- _WHAT THE EXERCISE ASKS_
Exact copies of all the records are to be output.

Collected data:
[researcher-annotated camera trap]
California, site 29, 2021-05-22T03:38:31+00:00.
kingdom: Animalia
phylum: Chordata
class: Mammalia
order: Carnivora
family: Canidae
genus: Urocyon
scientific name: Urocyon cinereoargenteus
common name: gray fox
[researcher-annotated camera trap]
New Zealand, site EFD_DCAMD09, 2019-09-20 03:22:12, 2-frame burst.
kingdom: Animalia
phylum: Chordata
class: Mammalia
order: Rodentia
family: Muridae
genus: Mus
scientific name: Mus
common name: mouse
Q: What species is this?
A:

- _FINISHED EXERCISE_
[researcher-annotated camera trap]
California, site 29, 2021-05-22T03:38:31+00:00.
kingdom: Animalia
phylum: Chordata
class: Mammalia
order: Carnivora
family: Canidae
genus: Urocyon
scientific name: Urocyon cinereoargenteus
common name: gray fox
[researcher-annotated camera trap]
New Zealand, site EFD_DCAMD09, 2019-09-20 03:22:12, 2-frame burst.
kingdom: Animalia
phylum: Chordata
class: Mammalia
order: Rodentia
family: Muridae
genus: Mus
scientific name: Mus
common name: mouse
Q: What species is this?
A:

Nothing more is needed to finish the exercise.